BRONX, N.Y. — A Matschie’s tree kangaroo born at the Bronx Zoo has started to emerge from its mother’s pouch, making its anticipated public debut. The joey is the first of its species born at the Bronx Zoo since 2008.
At birth, the joey it is about the size of a human thumbnail and immediately crawls through the mother’s fur to enter her pouch. After about seven months, the joey emerges from the pouch but frequently returns to nurse. Like their kangaroo and wallaby cousins, the majority of the newborn’s physical development occurs in the mother’s pouch over a period of about six weeks.
The joey and its mother are part of the zoo's JungleWorld exhibit.
“This is an exciting birth for the Bronx Zoo and a unique opportunity for people to observe one of nature’s most intriguing evolutionary adaptations,” said Jim Breheny, executive vice president of the Wildlife Conservation Society and director of the Bronx Zoo. “At this stage of development, the joey will spend a lot of time in his mom’s pouch with just its head sticking out.

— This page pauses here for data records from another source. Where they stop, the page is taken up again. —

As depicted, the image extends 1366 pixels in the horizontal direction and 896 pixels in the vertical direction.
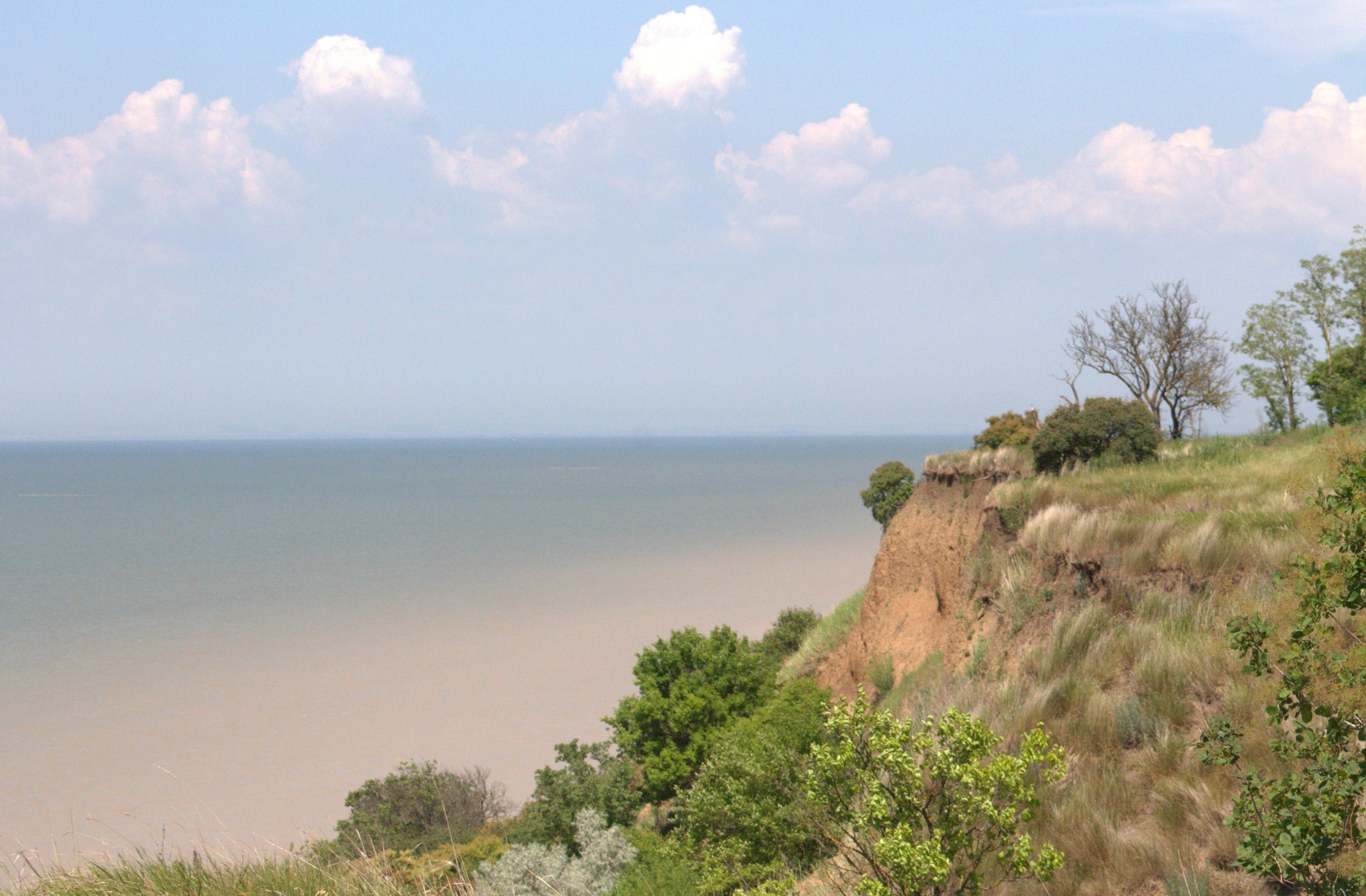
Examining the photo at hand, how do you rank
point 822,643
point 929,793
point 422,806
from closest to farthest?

As it matures, it will begin to explore its environment and start spending short periods of time outside the pouch.”
Tree kangaroos live within the canopy of mountain forests, generally at elevations above 4,000 feet. Adults weigh as much as 30 pounds and measure about 30 inches in length, not including their tail. The 14 different species of tree kangaroos are found only in areas of Papua New Guinea, Indonesia and Australia.
They are classified as endangered by the International Union for Conservation of Nature (IUCN). It is estimated that fewer than 2,500 remain in the wild.